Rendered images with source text
┌──
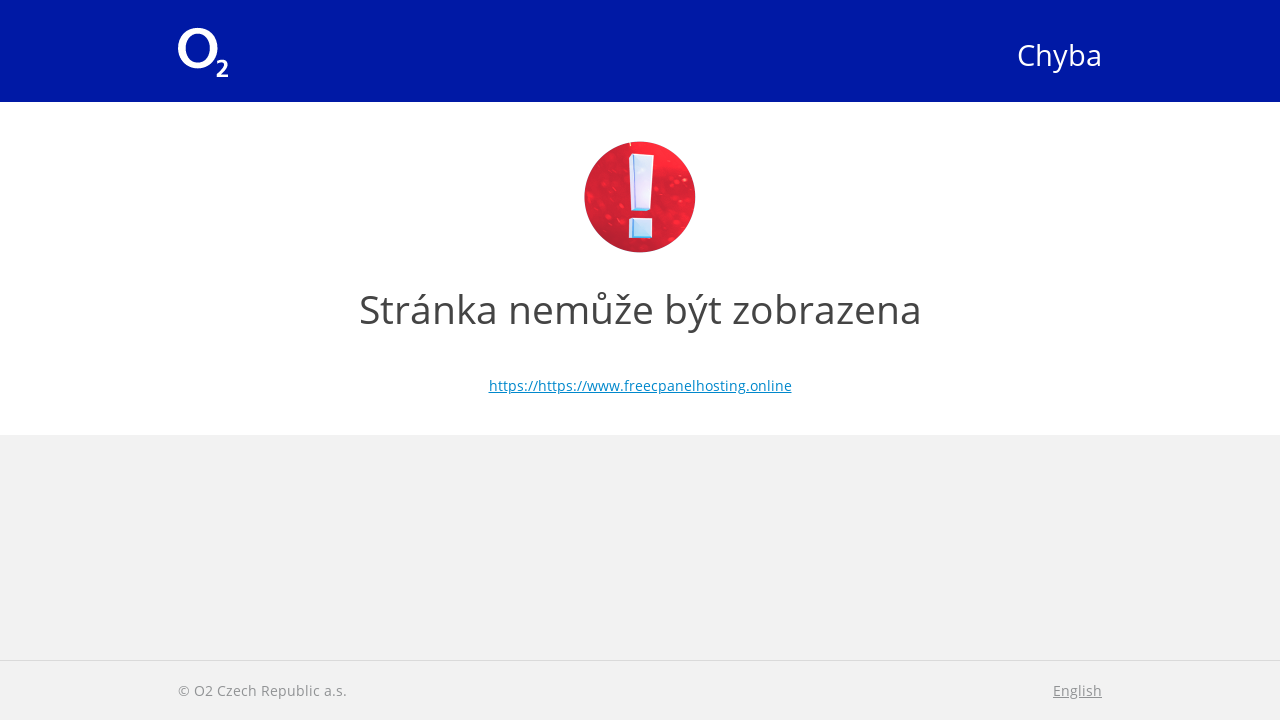

--- FILE ---
content_type: text/html; charset=utf-8
request_url: https://chyba.o2.cz/cs/?url=https%3A%2F%2Fhttps://www.freecpanelhosting.online
body_size: 841
content:

<!DOCTYPE html>
<html lang="cs">
<head>
    <meta http-equiv="X-UA-Compatible" content="IE=edge">
    <meta charset="utf-8">

    <title>Chyba</title>

        <meta name="viewport" content="width=device-width, initial-scale=1">

    <meta name="format-detection" content="telephone=no">



<link rel="stylesheet" type="text/css" media="all" href="/compiled/main.css?1642688916">

<link rel="shortcut icon" href="/images/o2/touchIcons/default/favicon.ico" type="image/x-icon">



        <link rel="apple-touch-icon-precomposed" href="/images/o2/touchIcons/default/touchIcon.png">


    <script type="text/javascript" src="/compiled/main.js?1642688916"></script>


</head>

<body>
    

        	<div id="top">

<div class="header content"><div class="in">
    <a href="/cs/?url=https%3A%2F%2Fhttps%3A%2F%2Fwww.freecpanelhosting.online"><img src="/images/o2/o2-white.svg" width="30" height="30" alt="O2" class="brandLogo"></a>

    <a href="/cs/?url=https%3A%2F%2Fhttps%3A%2F%2Fwww.freecpanelhosting.online" class="logo">
                    Chyba
    </a>
    <div class="clear"></div>
</div></div>
	</div>


    <div id="page">


<div class="block">
	<div class="content">
		<h2>
			<img src="/images/alert.png" alt="!" width="130" height="130"><br>
			Stránka nemůže být zobrazena
		</h2>

		<p>
			<span class="note"><a href="https://https://www.freecpanelhosting.online">https://https://www.freecpanelhosting.online</a></span>
		</p>
	</div>
</div>


    </div>

        	<div id="bottomAnchor"></div>
	<div id="bottom" class="footer">
		<div class="content">
			<p>© O2 Czech Republic a.s.</p>
			<p class="footer__right">
				<a href="/en/?url=https%3A%2F%2Fhttps%3A%2F%2Fwww.freecpanelhosting.online">English</a>
			</p>
		</div>
	</div>


    	<script>
		footer.init();
	</script>


</body>
</html>


--- FILE ---
content_type: image/svg+xml
request_url: https://chyba.o2.cz/images/o2/o2-white.svg
body_size: 1170
content:
<?xml version="1.0" encoding="utf-8"?>
<!DOCTYPE svg PUBLIC "-//W3C//DTD SVG 1.1//EN" "http://www.w3.org/Graphics/SVG/1.1/DTD/svg11.dtd" [
    <!ENTITY ns_flows "http://ns.adobe.com/Flows/1.0/">
]>
<svg version="1.1"
     xmlns="http://www.w3.org/2000/svg"
     x="0px" y="0px" width="283px" height="283px" viewBox="-0.296 -4.812 283 283"
     enable-background="new -0.296 -4.812 283 283" xml:space="preserve">
<defs>
</defs>
<g>
    <g>
        <path fill="#FFFFFF" d="M111.74,0C44.695,0,0,48.134,0,114.747c0,62.746,45.555,114.749,111.74,114.749
            c65.753,0,111.308-52.003,111.308-114.749C223.048,48.134,178.354,0,111.74,0z M111.74,196.832
            c-47.705,0-68.764-42.976-68.764-82.085c0-41.688,25.357-82.085,68.764-82.085c42.976,0,68.332,40.398,68.332,82.085
            C180.072,153.856,159.014,196.832,111.74,196.832z M243.539,263.358c15.854-15.573,36.571-34.487,36.571-55.064
            c0-19.051-11.959-28.366-30.453-28.366c-9.872,0-20.021,2.502-28.781,6.95l1.528,16.132c6.397-4.173,14.184-7.786,22.389-7.786
            c7.925,0,15.851,4.169,15.851,13.07c0,17.797-32.955,45.329-41.993,54.089v16.27h64.519v-15.294H243.539z"/>
    </g>
</g>
</svg>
└──
| WHAT YOU HAVE TO DO |
Go through the lines above and count those with "online"; report only the number.

| OUTPUT OF THE TASK |
5